Merging Massive Data Sets
You have a hot date lined up and your eyes are set on the perfect little black dress (LBD) to buy from a local store. Just one small caveat — it’s a bit pricey and not really in your budget. Now, you have a few options: beg your mom to chip in, bite the bullet […]
You have a hot date lined up and your eyes are set on the perfect little black dress (LBD) to buy from a local store. Just one small caveat — it’s a bit pricey and not really in your budget. Now, you have a few options: beg your mom to chip in, bite the bullet and live off of bread until your next paycheck, try finding the dress discounted online, or hope that the dress goes on sale before your date.
For these options, there are a number of relevant pieces of data: the store’s current price for the dress, the availability and current price of the dress online, the expected date of an upcoming sale, the date of your next paycheck, the chances of you getting a bonus next week, and your mom’s willingness to subsidize you.
But consider this: the information that ends up being really useful depends on when your date actually is. If it’s not until next week, you may consider shopping for a better deal online, or waiting for a sale or your bonus. If it’s tonight, you’ll either call your mom pronto or buy some butter to go with that loaf of bread. The time until your date ultimately limits your actions, and it is the relevant subset of actions that dictate which information is valuable.
While I claim no expertise in matters of the heart, I face the question about which of my data sets is important every day in order to help match marketers with their best next customers.
It’s essentially what I do every day as a data scientist at Dstillery, formerly Media6Degrees (m6d). We make sense of 10 billion digital events — including mobile usage, clicks, online purchases and Web browsing — every day collected from millions of consumers. And I am not even talking about the additional information that can be bought from dozens of data providers.
Ultimately, determining which data is relevant is contingent on the marketers’ goals and the actions taken to achieve them. What’s more important than the size or nature of data is the clear articulation of marketers’ actions based on it. Unless you have a well-defined idea of what actions you can take, you may find yourself drowning in an avalanche of useless data.
The term “big data” may suggest that bigger is better. But in fact, often times less is more, because you never need all the data — you just need data that is meaningful for the specific goal. The advantage of big data is the fact that you can collect it all, store it and use it for a given task when the specific data is relevant.
The same overarching principle of collect/store/use also applies to merging and preprocessing data. Neither can be done appropriately until we know what we are going to do with the data. So again, it is better to first understand when the hot date is and what your possible actions are before you go at length to clean and process all the data you can possibly get.

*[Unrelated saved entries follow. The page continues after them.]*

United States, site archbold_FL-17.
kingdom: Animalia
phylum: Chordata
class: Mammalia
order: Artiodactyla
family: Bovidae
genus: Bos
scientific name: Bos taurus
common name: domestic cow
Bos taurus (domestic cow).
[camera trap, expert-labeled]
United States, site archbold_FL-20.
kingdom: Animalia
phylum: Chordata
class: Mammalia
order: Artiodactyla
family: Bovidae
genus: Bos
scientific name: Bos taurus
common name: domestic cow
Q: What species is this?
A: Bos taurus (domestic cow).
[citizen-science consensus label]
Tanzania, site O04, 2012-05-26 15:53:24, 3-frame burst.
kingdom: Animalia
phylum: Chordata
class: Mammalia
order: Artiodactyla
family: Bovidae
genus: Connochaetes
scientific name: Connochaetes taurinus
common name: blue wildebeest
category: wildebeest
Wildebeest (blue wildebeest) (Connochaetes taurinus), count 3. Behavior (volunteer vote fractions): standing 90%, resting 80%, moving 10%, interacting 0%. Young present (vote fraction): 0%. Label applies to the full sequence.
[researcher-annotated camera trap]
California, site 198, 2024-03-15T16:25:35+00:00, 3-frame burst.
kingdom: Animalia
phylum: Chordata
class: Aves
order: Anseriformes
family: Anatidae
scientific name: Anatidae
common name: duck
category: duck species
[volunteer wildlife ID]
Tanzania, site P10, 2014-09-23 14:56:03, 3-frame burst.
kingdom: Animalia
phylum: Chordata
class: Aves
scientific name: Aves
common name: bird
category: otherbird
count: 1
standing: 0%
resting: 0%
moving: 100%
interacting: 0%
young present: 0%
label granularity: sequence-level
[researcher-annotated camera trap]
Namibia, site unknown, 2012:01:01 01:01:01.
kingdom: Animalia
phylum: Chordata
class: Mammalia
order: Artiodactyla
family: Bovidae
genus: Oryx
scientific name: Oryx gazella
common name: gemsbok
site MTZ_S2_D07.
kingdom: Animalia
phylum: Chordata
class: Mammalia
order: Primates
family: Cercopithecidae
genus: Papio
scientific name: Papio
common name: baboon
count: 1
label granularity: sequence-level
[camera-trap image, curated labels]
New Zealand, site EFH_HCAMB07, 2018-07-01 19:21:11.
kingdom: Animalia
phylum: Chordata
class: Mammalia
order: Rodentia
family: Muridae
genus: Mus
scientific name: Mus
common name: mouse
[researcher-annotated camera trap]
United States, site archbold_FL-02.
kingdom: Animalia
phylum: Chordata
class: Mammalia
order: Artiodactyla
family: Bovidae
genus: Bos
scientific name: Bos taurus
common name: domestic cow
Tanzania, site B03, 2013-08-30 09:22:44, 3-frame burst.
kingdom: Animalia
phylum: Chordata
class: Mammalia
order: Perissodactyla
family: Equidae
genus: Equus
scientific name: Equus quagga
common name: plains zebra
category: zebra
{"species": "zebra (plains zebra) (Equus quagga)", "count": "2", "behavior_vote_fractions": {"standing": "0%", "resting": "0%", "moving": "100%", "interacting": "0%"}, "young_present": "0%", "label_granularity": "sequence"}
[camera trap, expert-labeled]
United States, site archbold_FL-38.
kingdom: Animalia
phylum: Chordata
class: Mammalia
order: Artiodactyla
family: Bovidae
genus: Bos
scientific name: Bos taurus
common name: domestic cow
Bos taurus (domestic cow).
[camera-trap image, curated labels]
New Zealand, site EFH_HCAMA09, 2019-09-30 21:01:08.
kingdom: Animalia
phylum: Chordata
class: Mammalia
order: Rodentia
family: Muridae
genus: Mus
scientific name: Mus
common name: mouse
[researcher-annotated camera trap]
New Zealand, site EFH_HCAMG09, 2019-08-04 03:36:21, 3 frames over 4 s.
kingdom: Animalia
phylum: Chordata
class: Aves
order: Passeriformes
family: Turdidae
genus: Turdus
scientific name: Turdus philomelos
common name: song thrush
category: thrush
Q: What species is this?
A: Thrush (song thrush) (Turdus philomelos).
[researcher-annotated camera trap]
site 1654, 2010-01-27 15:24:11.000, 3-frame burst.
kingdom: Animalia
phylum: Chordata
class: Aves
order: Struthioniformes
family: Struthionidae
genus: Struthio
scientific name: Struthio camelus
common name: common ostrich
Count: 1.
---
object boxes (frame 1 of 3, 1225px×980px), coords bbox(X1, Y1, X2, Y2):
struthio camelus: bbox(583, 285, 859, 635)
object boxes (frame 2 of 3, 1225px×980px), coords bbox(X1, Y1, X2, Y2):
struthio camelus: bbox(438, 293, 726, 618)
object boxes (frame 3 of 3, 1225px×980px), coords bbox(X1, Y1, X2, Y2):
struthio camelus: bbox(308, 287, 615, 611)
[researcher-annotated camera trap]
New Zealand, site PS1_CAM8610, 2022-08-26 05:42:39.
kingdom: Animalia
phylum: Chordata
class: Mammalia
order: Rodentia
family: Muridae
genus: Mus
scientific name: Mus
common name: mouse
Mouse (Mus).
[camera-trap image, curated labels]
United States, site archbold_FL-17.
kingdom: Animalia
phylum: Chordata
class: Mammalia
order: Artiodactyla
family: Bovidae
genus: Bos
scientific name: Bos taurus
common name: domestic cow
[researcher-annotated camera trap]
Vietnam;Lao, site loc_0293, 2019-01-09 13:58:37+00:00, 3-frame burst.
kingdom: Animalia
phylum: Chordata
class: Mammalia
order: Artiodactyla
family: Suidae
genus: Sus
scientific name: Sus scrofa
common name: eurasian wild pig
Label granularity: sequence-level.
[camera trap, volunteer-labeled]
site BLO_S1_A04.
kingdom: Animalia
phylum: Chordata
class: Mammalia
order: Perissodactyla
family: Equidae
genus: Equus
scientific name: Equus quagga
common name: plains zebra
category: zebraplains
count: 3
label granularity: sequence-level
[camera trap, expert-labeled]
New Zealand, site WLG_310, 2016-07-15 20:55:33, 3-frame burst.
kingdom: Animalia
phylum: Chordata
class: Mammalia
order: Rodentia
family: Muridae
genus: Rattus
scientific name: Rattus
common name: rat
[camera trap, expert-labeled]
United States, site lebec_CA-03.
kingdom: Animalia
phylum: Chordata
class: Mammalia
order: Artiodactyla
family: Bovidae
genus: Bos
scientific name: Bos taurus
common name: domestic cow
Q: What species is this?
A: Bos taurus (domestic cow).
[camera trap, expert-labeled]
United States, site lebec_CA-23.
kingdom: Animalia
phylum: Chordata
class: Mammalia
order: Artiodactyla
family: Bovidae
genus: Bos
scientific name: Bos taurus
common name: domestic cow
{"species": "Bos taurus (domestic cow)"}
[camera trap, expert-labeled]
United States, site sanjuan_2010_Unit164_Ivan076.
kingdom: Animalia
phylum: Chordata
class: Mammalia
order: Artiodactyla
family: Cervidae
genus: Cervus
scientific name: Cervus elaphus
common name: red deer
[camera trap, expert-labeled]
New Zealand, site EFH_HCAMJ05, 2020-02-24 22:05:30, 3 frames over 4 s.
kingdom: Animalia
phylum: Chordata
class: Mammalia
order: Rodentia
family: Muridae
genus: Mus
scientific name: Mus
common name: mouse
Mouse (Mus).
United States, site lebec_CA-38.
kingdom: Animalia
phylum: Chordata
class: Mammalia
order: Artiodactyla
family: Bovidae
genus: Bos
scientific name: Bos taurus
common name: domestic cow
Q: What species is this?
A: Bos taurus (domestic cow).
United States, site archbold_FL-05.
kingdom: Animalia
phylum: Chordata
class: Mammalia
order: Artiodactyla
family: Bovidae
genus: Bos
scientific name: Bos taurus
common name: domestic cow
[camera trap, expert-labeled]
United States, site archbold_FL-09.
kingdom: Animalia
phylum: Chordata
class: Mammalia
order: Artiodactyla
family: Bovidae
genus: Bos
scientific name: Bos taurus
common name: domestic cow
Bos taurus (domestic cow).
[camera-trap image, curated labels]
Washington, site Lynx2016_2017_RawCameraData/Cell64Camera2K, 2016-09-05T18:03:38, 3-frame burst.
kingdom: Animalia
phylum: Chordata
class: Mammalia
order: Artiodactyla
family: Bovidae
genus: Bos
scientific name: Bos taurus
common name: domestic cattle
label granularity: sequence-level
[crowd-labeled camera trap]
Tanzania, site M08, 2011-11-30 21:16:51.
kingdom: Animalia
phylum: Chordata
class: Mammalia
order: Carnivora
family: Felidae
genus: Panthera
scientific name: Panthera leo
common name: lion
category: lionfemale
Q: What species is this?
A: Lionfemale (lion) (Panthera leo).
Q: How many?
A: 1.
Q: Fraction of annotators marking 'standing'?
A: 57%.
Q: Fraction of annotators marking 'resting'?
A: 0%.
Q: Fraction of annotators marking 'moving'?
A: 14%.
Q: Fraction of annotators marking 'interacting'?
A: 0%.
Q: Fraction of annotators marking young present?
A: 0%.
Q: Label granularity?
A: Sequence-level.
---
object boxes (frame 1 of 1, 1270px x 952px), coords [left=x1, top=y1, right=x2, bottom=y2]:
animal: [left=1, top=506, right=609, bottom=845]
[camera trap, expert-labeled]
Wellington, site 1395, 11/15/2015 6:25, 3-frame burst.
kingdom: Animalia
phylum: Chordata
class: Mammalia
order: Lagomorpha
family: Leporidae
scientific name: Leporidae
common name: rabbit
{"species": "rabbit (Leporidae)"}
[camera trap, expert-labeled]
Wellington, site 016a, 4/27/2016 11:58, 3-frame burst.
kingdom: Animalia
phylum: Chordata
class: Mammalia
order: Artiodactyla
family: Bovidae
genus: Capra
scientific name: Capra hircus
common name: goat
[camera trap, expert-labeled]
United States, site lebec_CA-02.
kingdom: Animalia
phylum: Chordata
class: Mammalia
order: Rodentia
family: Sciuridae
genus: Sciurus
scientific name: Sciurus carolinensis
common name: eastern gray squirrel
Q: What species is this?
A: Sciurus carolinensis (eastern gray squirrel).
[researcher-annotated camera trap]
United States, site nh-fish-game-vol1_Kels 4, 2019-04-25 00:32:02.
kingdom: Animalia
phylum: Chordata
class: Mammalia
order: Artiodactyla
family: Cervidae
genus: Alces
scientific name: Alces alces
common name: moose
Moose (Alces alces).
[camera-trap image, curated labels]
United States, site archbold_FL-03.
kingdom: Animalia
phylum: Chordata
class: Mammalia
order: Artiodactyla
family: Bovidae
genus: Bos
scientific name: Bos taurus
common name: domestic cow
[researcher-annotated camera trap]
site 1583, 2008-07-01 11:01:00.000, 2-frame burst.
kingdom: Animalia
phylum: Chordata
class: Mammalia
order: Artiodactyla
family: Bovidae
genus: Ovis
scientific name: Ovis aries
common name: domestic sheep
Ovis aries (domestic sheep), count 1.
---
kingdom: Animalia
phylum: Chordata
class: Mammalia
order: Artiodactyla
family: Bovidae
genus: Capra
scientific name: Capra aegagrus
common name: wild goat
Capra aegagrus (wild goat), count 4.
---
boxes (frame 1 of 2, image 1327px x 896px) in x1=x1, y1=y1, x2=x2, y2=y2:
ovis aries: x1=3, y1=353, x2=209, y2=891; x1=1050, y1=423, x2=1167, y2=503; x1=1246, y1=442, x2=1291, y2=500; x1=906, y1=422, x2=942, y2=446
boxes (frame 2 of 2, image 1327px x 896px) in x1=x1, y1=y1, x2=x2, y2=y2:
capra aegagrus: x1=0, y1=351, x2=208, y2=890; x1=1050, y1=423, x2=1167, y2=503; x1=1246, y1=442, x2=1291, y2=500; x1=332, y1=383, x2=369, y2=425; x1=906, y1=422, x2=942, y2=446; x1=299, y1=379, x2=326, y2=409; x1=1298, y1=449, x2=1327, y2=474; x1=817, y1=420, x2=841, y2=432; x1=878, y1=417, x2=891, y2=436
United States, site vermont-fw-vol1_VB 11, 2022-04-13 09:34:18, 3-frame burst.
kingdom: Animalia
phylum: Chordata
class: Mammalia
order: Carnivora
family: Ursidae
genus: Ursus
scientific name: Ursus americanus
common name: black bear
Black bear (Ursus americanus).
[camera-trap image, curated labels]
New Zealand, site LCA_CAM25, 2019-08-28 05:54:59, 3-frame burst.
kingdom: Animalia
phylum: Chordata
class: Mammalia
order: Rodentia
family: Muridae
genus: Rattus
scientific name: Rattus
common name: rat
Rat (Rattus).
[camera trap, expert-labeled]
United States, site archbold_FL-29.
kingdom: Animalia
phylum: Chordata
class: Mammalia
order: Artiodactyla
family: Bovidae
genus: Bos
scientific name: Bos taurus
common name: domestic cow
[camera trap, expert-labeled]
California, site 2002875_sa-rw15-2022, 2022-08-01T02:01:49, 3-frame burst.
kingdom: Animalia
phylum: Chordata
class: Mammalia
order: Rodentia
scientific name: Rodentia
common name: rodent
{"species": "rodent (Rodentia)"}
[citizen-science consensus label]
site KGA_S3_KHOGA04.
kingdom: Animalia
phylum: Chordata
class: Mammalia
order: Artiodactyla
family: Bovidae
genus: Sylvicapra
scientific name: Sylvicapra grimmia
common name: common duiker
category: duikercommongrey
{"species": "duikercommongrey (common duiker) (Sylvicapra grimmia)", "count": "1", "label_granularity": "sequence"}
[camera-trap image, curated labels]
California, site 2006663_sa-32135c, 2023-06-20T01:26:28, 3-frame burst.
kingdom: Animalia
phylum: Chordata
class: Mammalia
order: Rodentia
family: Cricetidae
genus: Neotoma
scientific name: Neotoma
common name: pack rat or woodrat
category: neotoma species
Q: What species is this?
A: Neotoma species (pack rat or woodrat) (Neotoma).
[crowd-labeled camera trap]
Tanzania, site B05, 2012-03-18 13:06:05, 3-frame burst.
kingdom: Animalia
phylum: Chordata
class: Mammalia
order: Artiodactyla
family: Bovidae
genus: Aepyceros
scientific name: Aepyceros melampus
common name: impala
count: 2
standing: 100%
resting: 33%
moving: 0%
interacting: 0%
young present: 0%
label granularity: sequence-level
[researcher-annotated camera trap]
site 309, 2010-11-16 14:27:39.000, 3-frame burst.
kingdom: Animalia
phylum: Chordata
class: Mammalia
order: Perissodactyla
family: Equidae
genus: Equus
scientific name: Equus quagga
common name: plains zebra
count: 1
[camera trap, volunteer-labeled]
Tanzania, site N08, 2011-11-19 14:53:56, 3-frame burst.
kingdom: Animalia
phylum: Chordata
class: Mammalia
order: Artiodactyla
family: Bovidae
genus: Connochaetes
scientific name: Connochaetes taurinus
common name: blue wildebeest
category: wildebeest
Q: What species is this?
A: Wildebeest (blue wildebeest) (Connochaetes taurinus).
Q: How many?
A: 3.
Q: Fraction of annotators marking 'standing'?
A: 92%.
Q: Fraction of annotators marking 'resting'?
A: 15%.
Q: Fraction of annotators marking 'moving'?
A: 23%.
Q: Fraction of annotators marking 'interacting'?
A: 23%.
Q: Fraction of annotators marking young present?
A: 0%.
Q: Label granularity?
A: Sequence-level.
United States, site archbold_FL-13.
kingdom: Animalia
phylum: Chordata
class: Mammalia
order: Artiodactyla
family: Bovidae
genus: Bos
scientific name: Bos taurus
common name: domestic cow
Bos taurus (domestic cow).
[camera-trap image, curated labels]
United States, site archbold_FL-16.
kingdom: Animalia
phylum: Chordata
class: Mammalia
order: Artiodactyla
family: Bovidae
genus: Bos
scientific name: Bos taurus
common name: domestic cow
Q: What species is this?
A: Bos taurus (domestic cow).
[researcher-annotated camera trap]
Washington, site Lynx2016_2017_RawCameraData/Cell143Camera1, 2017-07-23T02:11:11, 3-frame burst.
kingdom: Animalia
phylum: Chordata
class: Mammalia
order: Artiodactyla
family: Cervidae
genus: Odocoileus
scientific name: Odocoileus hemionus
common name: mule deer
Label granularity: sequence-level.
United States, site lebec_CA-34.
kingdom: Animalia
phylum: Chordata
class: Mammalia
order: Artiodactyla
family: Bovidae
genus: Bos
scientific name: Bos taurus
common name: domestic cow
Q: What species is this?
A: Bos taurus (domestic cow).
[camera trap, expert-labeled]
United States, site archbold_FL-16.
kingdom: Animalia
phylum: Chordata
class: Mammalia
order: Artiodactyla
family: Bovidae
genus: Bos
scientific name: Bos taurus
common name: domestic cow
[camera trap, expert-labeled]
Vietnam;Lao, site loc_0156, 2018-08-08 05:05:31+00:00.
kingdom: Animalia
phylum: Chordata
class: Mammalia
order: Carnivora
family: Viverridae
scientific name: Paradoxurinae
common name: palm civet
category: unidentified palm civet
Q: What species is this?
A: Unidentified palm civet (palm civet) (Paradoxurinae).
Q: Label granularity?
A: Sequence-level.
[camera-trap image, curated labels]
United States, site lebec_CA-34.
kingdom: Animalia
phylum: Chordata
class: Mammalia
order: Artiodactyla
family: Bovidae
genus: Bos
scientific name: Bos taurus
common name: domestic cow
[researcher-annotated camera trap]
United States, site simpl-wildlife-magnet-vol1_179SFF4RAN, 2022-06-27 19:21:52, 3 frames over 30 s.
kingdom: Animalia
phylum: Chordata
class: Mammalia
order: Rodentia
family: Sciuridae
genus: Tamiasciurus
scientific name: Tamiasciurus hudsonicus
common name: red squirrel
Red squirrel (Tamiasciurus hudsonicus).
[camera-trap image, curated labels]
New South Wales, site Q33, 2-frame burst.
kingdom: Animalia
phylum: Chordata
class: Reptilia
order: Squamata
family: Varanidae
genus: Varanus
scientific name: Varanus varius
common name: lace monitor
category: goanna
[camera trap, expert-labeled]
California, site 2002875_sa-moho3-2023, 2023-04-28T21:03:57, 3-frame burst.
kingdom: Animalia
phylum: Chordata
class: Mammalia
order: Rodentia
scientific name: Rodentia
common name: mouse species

In fact, even data with missing fields can be useful in a particular context while harmful in others. For example, while it would be permissible to replace a missing age field with a zero and add a flag for our predictive models to estimate a buyer’s interest in a product, it would be egregious to do this if all you wanted to calculate was the buyer’s average age.
The same is true when we magnify the same situation across greater datasets. For example, imagine in addition to the entire browsing history from the time you visited the site with the LBD, we also had information on the following:
- Your IP address
- The exact location of the store you visited to try on the LBD
- The app you browsed through to search for a better deal on the LBD
- Device identifier
How can these datasets be merged while maintaining the integrity of the data and providing meaningful insights to the marketer? The first question we must ask is, “What or who are we trying to analyze?” Is it the customer, the product, an account, or an interaction event with the customer? Next, what actionable insight do we want to gain through this analysis? Knowing if your data is right starts with knowing what you want to get out of your analysis.
For example, if the goal is to serve a coupon through a mobile display ad, then only three of the four data points above will be relevant. But, if the marketer wants to run a hyperlocal campaign, adding information about the exact location (what other stores are in the vicinity) is key. If all I have is the IP address, I might aggregate the local information into a DMA level that I can match to the IP address.
So how do we specifically do it? Initially we just store all events with their ‘native’ set of information. For specific tasks — say, serving display ads to the consumer (represented by a cookie), who is the most likely prospect for a product — we will annotate each relevant event with the browsing history for its cookie ID. So in essence, we merge the datasets’ browsing and purchasing information on the fly in the cookie ID. For targeting by location, all the event information is appended on the fly.
While I won’t comment on the advisability of the date in question, or opine on matters of the heart, the one piece of advice I will give is that you have to get to the heart of the matter of what actions you are going to take and make that the guiding principle in selecting, merging and preparing your big data.